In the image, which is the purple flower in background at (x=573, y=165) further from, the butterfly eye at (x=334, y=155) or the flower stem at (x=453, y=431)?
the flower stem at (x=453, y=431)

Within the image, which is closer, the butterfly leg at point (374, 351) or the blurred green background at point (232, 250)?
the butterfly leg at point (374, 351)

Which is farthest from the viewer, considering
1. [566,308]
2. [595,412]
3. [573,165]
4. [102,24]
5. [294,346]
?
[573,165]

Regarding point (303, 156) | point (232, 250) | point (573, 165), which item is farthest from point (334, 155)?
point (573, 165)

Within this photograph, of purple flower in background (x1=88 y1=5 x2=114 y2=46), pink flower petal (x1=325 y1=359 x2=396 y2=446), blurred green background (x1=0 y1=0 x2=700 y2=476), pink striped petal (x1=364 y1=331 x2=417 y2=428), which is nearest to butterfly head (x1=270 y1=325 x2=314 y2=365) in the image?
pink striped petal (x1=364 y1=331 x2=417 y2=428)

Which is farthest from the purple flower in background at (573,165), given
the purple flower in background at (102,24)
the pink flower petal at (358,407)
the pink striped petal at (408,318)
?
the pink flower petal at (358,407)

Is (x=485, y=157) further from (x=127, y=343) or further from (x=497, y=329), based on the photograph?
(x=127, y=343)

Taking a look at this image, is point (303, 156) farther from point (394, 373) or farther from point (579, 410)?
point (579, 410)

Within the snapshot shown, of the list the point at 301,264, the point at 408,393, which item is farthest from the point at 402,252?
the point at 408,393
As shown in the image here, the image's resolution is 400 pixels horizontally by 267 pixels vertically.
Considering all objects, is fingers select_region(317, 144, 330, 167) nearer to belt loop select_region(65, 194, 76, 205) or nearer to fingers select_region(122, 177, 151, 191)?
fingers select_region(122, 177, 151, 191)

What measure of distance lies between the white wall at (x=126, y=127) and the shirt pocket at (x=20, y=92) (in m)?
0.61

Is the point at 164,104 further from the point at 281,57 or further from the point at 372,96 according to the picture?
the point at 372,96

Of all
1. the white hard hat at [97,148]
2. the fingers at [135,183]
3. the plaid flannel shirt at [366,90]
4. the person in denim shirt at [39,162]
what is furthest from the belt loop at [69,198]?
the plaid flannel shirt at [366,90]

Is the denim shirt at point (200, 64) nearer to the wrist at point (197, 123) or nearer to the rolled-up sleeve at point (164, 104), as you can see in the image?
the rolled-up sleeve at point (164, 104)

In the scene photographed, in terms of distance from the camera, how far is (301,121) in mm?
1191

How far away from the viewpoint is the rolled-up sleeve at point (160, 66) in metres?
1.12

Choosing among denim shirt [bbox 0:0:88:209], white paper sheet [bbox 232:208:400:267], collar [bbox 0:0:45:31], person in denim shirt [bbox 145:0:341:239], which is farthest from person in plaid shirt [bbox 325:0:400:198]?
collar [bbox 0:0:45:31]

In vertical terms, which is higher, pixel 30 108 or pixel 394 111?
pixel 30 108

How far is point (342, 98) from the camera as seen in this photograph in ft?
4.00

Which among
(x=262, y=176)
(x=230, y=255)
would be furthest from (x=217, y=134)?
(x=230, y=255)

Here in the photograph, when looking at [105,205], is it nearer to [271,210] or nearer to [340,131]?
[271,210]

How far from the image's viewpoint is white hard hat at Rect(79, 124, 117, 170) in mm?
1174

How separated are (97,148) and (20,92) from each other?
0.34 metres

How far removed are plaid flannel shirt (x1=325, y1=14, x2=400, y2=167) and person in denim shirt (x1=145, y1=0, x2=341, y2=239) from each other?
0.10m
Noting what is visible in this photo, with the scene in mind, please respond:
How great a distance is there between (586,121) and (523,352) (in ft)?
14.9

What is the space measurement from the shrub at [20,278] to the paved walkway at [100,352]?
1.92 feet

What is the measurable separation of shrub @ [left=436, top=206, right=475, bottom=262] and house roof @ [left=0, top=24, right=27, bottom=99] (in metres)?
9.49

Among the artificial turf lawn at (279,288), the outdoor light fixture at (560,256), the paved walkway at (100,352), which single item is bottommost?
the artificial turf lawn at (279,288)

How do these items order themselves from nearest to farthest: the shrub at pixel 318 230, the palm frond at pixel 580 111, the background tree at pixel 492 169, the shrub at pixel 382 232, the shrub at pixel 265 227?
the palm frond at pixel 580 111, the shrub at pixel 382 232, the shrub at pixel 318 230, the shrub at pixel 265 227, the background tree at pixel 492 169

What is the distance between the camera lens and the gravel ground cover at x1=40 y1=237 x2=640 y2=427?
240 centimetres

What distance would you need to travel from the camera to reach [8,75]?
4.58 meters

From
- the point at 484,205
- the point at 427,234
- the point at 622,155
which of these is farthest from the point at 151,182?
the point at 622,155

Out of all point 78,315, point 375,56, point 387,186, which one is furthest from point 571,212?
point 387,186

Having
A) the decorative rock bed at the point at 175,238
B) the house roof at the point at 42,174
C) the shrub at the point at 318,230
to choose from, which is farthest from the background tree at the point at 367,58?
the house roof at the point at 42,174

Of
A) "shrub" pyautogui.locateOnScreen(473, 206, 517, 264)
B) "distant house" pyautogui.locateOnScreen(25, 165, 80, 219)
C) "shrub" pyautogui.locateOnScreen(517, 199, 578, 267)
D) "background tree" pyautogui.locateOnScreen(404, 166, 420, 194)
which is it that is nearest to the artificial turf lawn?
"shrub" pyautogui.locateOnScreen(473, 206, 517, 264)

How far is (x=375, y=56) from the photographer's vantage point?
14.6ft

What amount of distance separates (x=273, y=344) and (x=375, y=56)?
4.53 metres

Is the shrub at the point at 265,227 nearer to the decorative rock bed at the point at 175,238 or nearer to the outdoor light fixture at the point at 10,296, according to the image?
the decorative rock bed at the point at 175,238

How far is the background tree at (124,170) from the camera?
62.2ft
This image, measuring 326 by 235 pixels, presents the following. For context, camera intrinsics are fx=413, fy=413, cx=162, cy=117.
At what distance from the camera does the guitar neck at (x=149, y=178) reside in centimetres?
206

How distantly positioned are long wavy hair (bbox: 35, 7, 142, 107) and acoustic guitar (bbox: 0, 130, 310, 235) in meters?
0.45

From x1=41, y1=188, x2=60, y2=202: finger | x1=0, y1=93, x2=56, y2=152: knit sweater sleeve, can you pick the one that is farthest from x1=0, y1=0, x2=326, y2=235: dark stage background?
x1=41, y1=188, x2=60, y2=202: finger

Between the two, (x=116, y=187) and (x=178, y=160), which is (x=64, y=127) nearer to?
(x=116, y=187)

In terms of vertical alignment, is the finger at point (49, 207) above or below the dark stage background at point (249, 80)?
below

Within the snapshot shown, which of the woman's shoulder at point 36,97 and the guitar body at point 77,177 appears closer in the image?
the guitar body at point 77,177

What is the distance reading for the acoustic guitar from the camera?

* What you should do: Each line above is to be repeated exactly.

* The completed task:
In the image, which is the purple flower in background at (x=573, y=165) further from, the butterfly eye at (x=334, y=155) or the flower stem at (x=453, y=431)?
the flower stem at (x=453, y=431)

Within the image, which is closer, the butterfly leg at point (374, 351) or the blurred green background at point (232, 250)?
the butterfly leg at point (374, 351)

Which is farthest from the viewer, considering
1. [566,308]
2. [595,412]
3. [573,165]
4. [102,24]
5. [294,346]
?
[573,165]

Regarding point (303, 156) | point (232, 250) | point (573, 165), which item is farthest from point (334, 155)?
point (573, 165)

Within this photograph, of purple flower in background (x1=88 y1=5 x2=114 y2=46), pink flower petal (x1=325 y1=359 x2=396 y2=446), blurred green background (x1=0 y1=0 x2=700 y2=476), pink striped petal (x1=364 y1=331 x2=417 y2=428), which is nearest to butterfly head (x1=270 y1=325 x2=314 y2=365) in the image?
pink striped petal (x1=364 y1=331 x2=417 y2=428)

Which is farthest from the purple flower in background at (573,165), given
the purple flower in background at (102,24)
the pink flower petal at (358,407)
the pink striped petal at (408,318)
?
the pink flower petal at (358,407)

Is (x=485, y=157) further from (x=127, y=343) or further from (x=497, y=329), based on the photograph?
(x=127, y=343)

Taking a look at this image, is point (303, 156) farther from point (394, 373) or farther from point (579, 410)?
point (579, 410)

Within the snapshot shown, of the list the point at 301,264, the point at 408,393, which item is farthest from the point at 402,252?
the point at 408,393
As shown in the image here, the image's resolution is 400 pixels horizontally by 267 pixels vertically.
Considering all objects, is fingers select_region(317, 144, 330, 167) nearer to belt loop select_region(65, 194, 76, 205) or nearer to fingers select_region(122, 177, 151, 191)?
fingers select_region(122, 177, 151, 191)

What measure of distance lies between the white wall at (x=126, y=127) and the shirt pocket at (x=20, y=92) (in m)?
0.61

Is the point at 164,104 further from the point at 281,57 or further from the point at 372,96 according to the picture?
the point at 372,96

Of all
1. the white hard hat at [97,148]
2. the fingers at [135,183]
3. the plaid flannel shirt at [366,90]
4. the person in denim shirt at [39,162]
what is furthest from the belt loop at [69,198]?
the plaid flannel shirt at [366,90]

Is the denim shirt at point (200, 64) nearer to the wrist at point (197, 123) or nearer to the rolled-up sleeve at point (164, 104), as you can see in the image?
the rolled-up sleeve at point (164, 104)

In the scene photographed, in terms of distance from the camera, how far is (301,121) in mm?
1191

How far away from the viewpoint is the rolled-up sleeve at point (160, 66) in metres?
1.12

Choosing among denim shirt [bbox 0:0:88:209], white paper sheet [bbox 232:208:400:267], collar [bbox 0:0:45:31], person in denim shirt [bbox 145:0:341:239], which is farthest from person in plaid shirt [bbox 325:0:400:198]?
collar [bbox 0:0:45:31]

In vertical terms, which is higher, pixel 30 108 or pixel 394 111?
pixel 30 108

How far is point (342, 98) from the camera as seen in this photograph in ft?
4.00

Which among
(x=262, y=176)
(x=230, y=255)
would be furthest from (x=217, y=134)?
(x=230, y=255)

Here in the photograph, when looking at [105,205], is it nearer to [271,210] or nearer to [340,131]?
[271,210]

How far from the image's viewpoint is white hard hat at Rect(79, 124, 117, 170) in mm?
1174

How separated are (97,148) and (20,92) from each other?
0.34 metres

How far removed are plaid flannel shirt (x1=325, y1=14, x2=400, y2=167) and person in denim shirt (x1=145, y1=0, x2=341, y2=239) from each other?
0.10m
Noting what is visible in this photo, with the scene in mind, please respond:
How great a distance is there between (586,121) and (523,352) (in ft)?
14.9

What is the space measurement from the shrub at [20,278] to the paved walkway at [100,352]?
1.92 feet

What is the measurable separation of shrub @ [left=436, top=206, right=475, bottom=262] and house roof @ [left=0, top=24, right=27, bottom=99] (in metres)?
9.49

Among the artificial turf lawn at (279,288), the outdoor light fixture at (560,256), the paved walkway at (100,352), which single item is bottommost?
the artificial turf lawn at (279,288)

How do these items order themselves from nearest to farthest: the shrub at pixel 318 230, the palm frond at pixel 580 111, the background tree at pixel 492 169, the shrub at pixel 382 232, the shrub at pixel 265 227?
the palm frond at pixel 580 111, the shrub at pixel 382 232, the shrub at pixel 318 230, the shrub at pixel 265 227, the background tree at pixel 492 169

What is the distance between the camera lens and the gravel ground cover at x1=40 y1=237 x2=640 y2=427?
240 centimetres

What distance would you need to travel from the camera to reach [8,75]?
4.58 meters

From
- the point at 484,205
- the point at 427,234
- the point at 622,155
which of these is farthest from the point at 151,182?
the point at 622,155

Out of all point 78,315, point 375,56, point 387,186, which one is furthest from point 571,212?
point 387,186

Having
A) the decorative rock bed at the point at 175,238
B) the house roof at the point at 42,174
C) the shrub at the point at 318,230
to choose from, which is farthest from the background tree at the point at 367,58?
the house roof at the point at 42,174

Of
A) "shrub" pyautogui.locateOnScreen(473, 206, 517, 264)
B) "distant house" pyautogui.locateOnScreen(25, 165, 80, 219)
C) "shrub" pyautogui.locateOnScreen(517, 199, 578, 267)
D) "background tree" pyautogui.locateOnScreen(404, 166, 420, 194)
which is it that is nearest to the artificial turf lawn?
"shrub" pyautogui.locateOnScreen(473, 206, 517, 264)

How far is (x=375, y=56) from the photographer's vantage point?
14.6ft

What amount of distance separates (x=273, y=344) and (x=375, y=56)?
4.53 metres

Is the shrub at the point at 265,227 nearer to the decorative rock bed at the point at 175,238 or nearer to the outdoor light fixture at the point at 10,296, according to the image?
the decorative rock bed at the point at 175,238

How far is the background tree at (124,170) from the camera?
62.2ft
This image, measuring 326 by 235 pixels, presents the following. For context, camera intrinsics are fx=413, fy=413, cx=162, cy=117.
At what distance from the camera does the guitar neck at (x=149, y=178) reside in centimetres?
206

How distantly positioned are long wavy hair (bbox: 35, 7, 142, 107) and acoustic guitar (bbox: 0, 130, 310, 235) in meters?
0.45

From x1=41, y1=188, x2=60, y2=202: finger | x1=0, y1=93, x2=56, y2=152: knit sweater sleeve, can you pick the one that is farthest from x1=0, y1=0, x2=326, y2=235: dark stage background?
x1=41, y1=188, x2=60, y2=202: finger

Between the two, (x=116, y=187) and (x=178, y=160), which is (x=64, y=127) nearer to?
(x=116, y=187)

In terms of vertical alignment, is the finger at point (49, 207) above or below the dark stage background at point (249, 80)?
below

Within the snapshot shown, which of the woman's shoulder at point 36,97 and the guitar body at point 77,177 appears closer in the image?
the guitar body at point 77,177

What is the distance reading for the acoustic guitar from the camera?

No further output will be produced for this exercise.